BEGIN Recorded information
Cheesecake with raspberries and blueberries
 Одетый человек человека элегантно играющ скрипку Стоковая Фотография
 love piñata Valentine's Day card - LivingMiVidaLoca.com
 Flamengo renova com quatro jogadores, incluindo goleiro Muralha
END Recorded information
- **Problem**: Transcribe all of the data above, character for character.

- **Answer area**:
Cheesecake with raspberries and blueberries
 Одетый человек человека элегантно играющ скрипку Стоковая Фотография
 love piñata Valentine's Day card - LivingMiVidaLoca.com
 Flamengo renova com quatro jogadores, incluindo goleiro Muralha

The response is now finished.